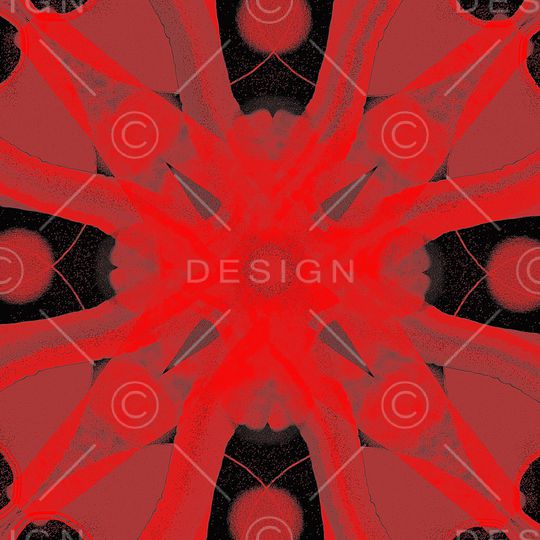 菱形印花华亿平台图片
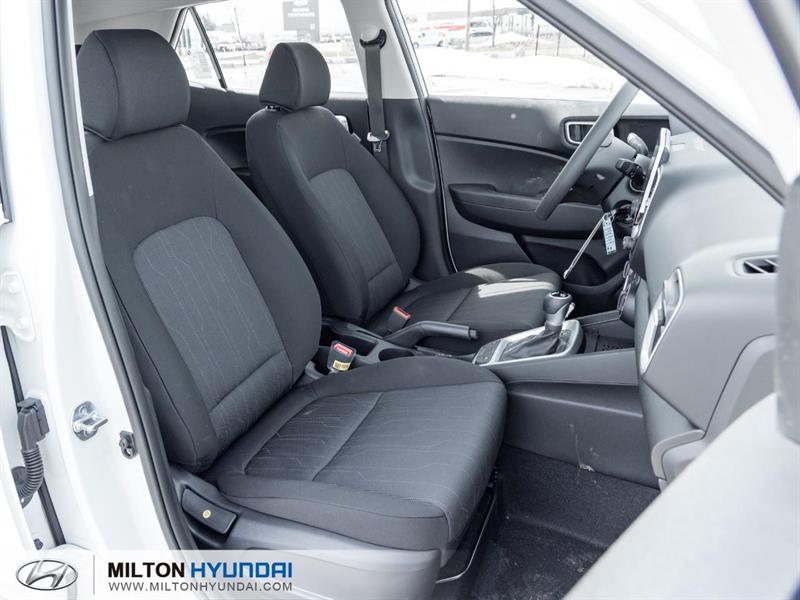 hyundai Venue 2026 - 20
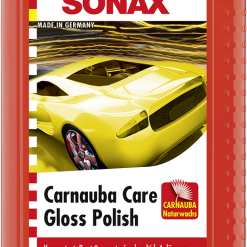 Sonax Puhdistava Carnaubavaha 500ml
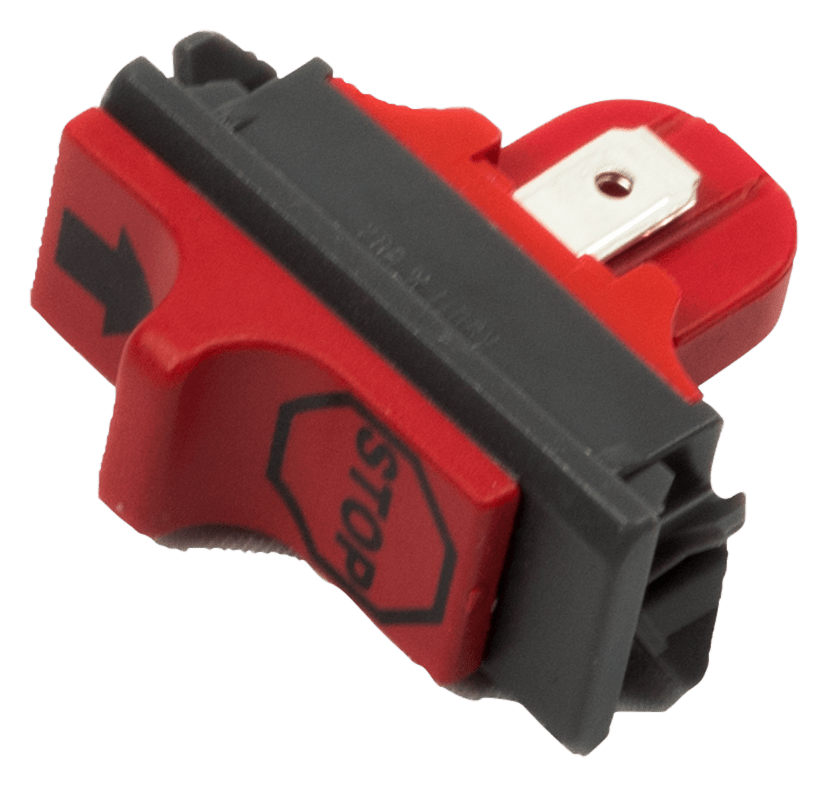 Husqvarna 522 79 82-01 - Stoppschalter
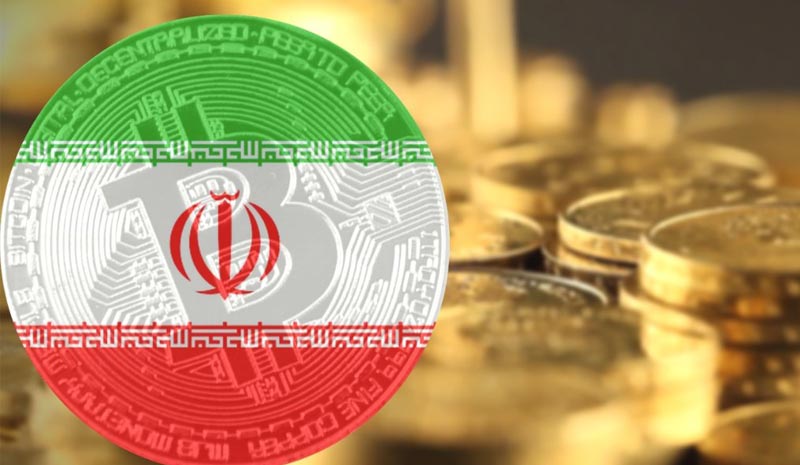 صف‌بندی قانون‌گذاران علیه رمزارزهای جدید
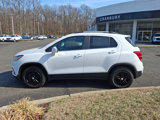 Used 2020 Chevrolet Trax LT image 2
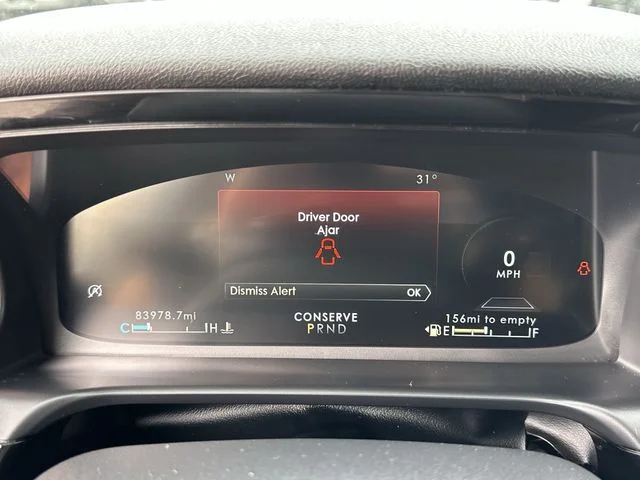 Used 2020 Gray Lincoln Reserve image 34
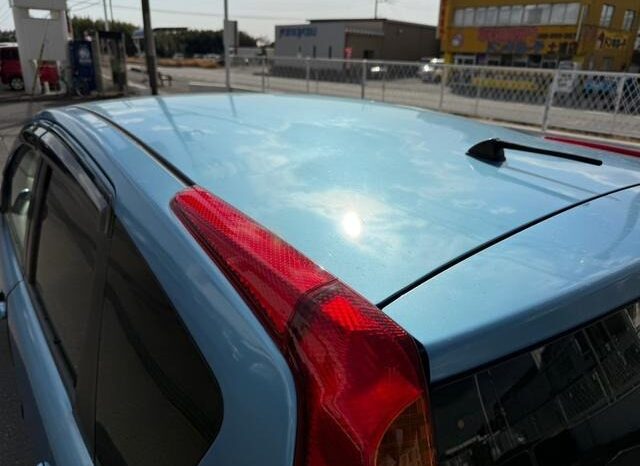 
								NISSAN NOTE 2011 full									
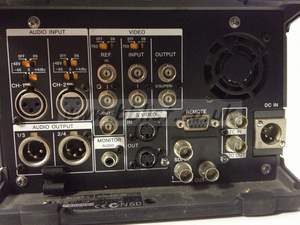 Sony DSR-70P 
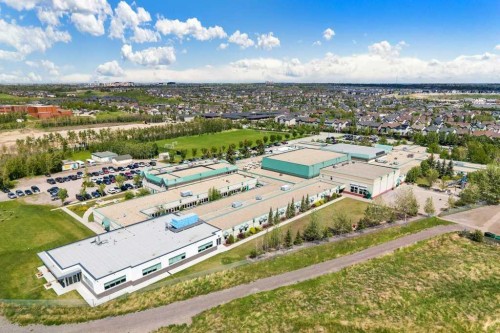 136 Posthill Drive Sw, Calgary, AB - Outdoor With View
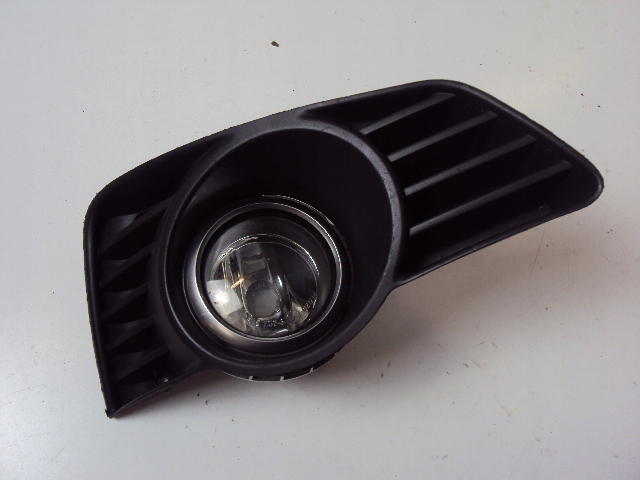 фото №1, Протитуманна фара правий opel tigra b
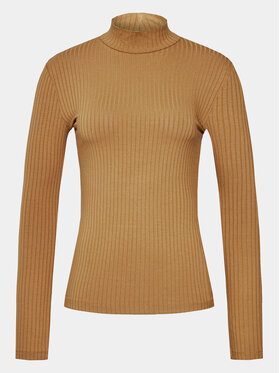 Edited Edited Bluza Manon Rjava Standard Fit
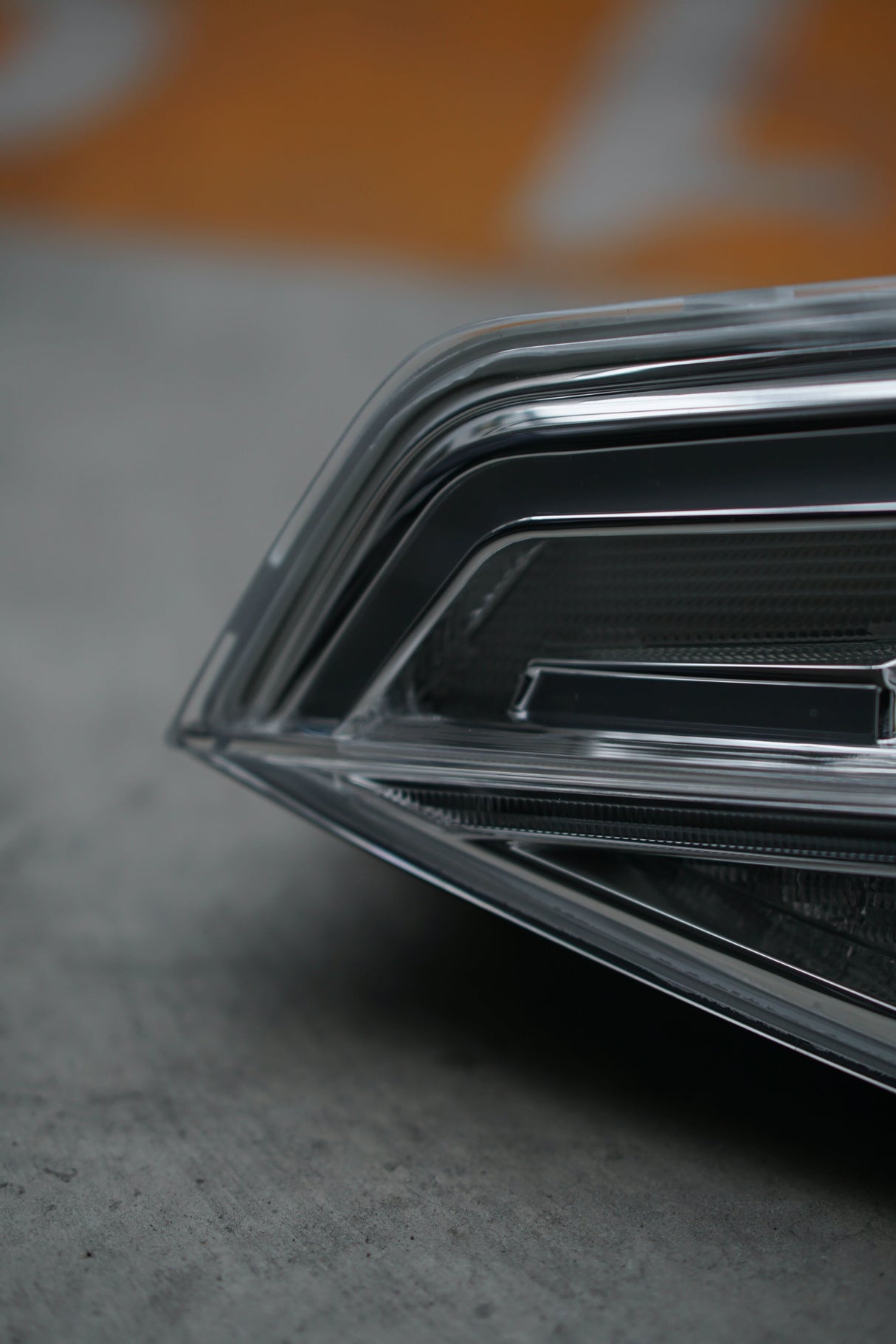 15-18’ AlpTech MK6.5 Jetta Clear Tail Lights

---

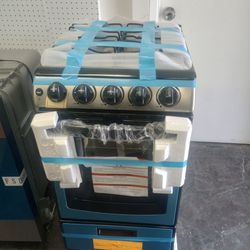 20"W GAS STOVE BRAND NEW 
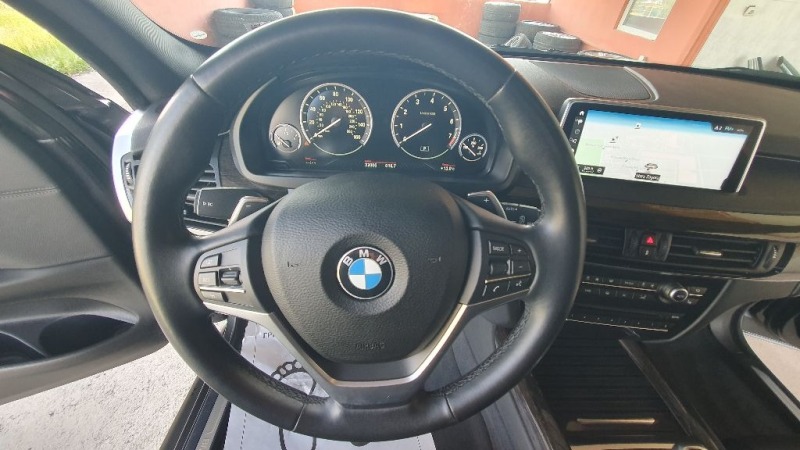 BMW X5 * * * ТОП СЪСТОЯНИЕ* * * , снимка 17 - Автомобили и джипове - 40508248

...

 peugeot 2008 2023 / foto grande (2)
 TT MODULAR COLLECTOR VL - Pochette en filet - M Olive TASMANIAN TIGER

What the task requires — Render the material between the lines holding "STOVE BRAND NEW" and "BMW X5 * * *", inclusive, as a Markdown table with the columns Number and Text, one row per line, blank lines omitted. Leave the pictures out of the answer.

Exercise response —
| Number | Text |
|---|---|
| 1 |  20"W GAS STOVE BRAND NEW  |
| 2 |  BMW X5 * * * ТОП СЪСТОЯНИЕ* * * , снимка 17 - Автомобили и джипове - 40508248 |